§ Brief 1
Print everything in the West Bank report from "JENIN: Israel said" down to "separate Palestinian territory." without changing a word.
§ Brief 2
Write what comes next in the West Bank report, starting right after its final sentence.

§ Excerpt to read
———
JENIN: Israel said on Sunday its forces would remain for many months in refugee camps in the occupied West Bank, after tens of thousands of Palestinians living there have been displaced by an intensifying military operation.
The military began a major raid against Palestinian militants in the West Bank’s north a month ago, just after a truce went into effect in the Gaza Strip, a separate Palestinian territory.
The West Bank offensive has gradually expanded, spanning multiple refugee camps near the cities of Jenin, Tulkarem and Tubas.
Three of the camps, Jenin, Tulkarem and Nur Shams, “are now empty of residents,” Defense Minister Israel Katz said in a statement.
He put the number of displaced Palestinians at 40,000, the same figure provided by the United Nations which said the offensive has so far killed at least 51 Palestinians including seven children, and three Israeli soldiers.
Katz said he had instructed troops “to prepare for a prolonged presence in the cleared camps for the coming year and to prevent the return of residents and the resurgence of terrorism.”
Also on Sunday, Israel’s military announced tank deployments in Jenin, where it was “expanding” operations.
———
§ Recorded information

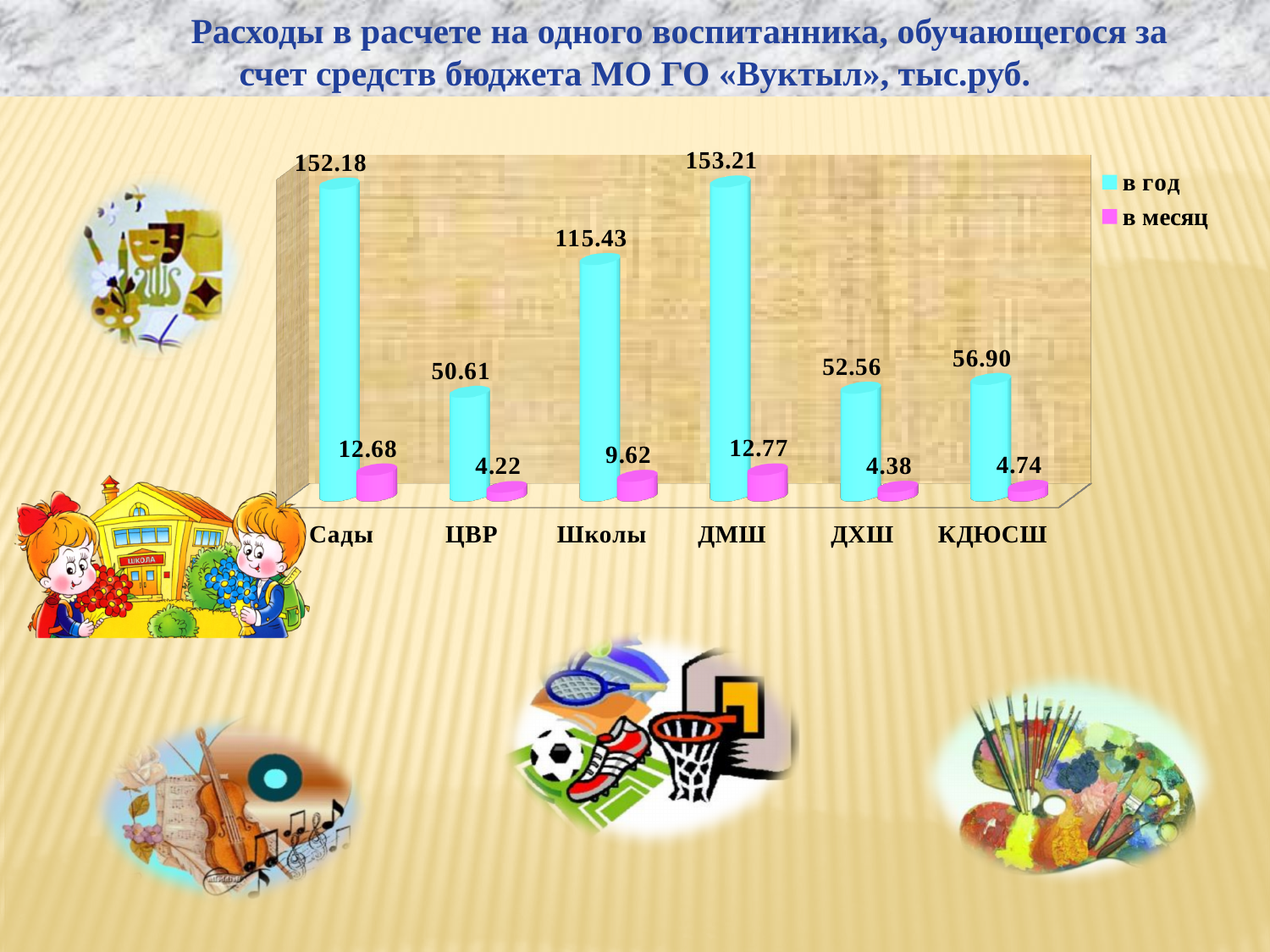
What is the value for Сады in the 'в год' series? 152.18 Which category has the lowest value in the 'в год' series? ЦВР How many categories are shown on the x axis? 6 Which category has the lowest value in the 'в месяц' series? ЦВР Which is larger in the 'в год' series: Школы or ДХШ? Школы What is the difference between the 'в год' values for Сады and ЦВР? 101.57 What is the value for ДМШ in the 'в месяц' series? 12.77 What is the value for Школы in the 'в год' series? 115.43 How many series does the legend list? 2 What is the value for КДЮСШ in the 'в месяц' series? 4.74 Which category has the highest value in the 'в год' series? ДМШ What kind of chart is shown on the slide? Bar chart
———
§ Expected output 1
JENIN: Israel said on Sunday its forces would remain for many months in refugee camps in the occupied West Bank, after tens of thousands of Palestinians living there have been displaced by an intensifying military operation.
The military began a major raid against Palestinian militants in the West Bank’s north a month ago, just after a truce went into effect in the Gaza Strip, a separate Palestinian territory.

§ Expected output 2
This is the first time tanks have operated in the West Bank since the end of the second Palestinian intifada, or uprising, in 2005.
Prime Minister Benjamin Netanyahu, speaking at a military ceremony on Sunday, said the deployment showed that “we are fighting terror with all means, everywhere.”
Michael Horowitz, head of intelligence at security and risk management consultancy Le Beck International, told AFP there was “no real military logic to using tanks in the West Bank at this stage.”
“Unless it is to send a message, and potentially to stay more permanently in areas that have been targeted by Israeli raids,” he added.
AFPTV footage showed Israeli tanks advancing and bulldozers operating in the Jenin area on Sunday.
“The occupation’s army destroyed Palestinian shops and infrastructure,” said Jenin resident Fayez Al-Sayyed.
“This is a way to execute their policy of displacing the Palestinian people from their land,” he told AFP.
“We are here, and we will not leave our country," he added.
Analyst Horowitz said “the Israeli government has been devoting a lot more attention to the West Bank” since a shaky ceasefire deal with Hamas group took hold in Gaza on January 19.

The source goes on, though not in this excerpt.